### Saved data entries
******

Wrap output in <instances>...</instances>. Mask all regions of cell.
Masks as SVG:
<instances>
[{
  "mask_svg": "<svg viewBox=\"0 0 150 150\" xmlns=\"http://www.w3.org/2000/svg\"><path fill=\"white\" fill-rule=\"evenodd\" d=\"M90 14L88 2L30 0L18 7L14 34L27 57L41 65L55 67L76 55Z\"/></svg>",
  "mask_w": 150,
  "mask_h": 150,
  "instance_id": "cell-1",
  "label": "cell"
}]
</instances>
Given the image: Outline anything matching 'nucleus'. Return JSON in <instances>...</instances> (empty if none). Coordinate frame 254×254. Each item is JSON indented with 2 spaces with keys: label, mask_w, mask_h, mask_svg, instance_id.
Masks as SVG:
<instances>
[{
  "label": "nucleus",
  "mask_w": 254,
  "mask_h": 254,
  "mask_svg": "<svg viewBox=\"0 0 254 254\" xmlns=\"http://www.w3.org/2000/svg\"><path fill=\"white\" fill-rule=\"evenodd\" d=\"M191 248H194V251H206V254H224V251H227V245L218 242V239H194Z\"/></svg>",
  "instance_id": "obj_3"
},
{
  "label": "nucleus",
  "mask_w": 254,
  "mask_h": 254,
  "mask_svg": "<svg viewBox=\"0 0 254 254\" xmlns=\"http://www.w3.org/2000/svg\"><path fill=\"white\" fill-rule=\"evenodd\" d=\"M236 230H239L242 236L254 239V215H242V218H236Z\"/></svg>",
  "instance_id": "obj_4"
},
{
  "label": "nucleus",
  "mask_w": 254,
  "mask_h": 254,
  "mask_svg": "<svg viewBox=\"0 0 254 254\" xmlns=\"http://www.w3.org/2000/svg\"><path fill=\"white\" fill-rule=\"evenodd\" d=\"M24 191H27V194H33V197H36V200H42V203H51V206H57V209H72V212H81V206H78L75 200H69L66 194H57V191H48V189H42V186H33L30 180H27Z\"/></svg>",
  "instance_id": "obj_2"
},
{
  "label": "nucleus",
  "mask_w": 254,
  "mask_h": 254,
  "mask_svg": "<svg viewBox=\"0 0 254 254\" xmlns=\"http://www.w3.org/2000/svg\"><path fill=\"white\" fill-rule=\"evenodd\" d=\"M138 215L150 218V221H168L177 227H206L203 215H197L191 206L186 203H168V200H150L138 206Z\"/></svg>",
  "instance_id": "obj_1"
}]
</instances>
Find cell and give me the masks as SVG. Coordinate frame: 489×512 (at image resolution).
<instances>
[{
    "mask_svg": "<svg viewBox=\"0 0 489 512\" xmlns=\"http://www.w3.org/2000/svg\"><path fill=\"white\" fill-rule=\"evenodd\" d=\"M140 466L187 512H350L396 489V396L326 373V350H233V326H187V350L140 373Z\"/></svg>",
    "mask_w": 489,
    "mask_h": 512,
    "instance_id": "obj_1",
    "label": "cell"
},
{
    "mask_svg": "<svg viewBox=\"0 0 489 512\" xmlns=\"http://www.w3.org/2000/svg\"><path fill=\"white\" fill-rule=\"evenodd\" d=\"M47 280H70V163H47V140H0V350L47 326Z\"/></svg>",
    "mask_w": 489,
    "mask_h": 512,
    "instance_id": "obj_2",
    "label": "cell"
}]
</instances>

******

### Problem description
Pull out each line of the listing that contains the string "image", where case counts.

### Solution to the problem
Given the image: Outline anything matching 'nucleus'. Return JSON in <instances>...</instances> (empty if none). Coordinate frame 254×254. Each item is JSON indented with 2 spaces with keys: label, mask_w, mask_h, mask_svg, instance_id.
Find cell and give me the masks as SVG. Coordinate frame: 489×512 (at image resolution).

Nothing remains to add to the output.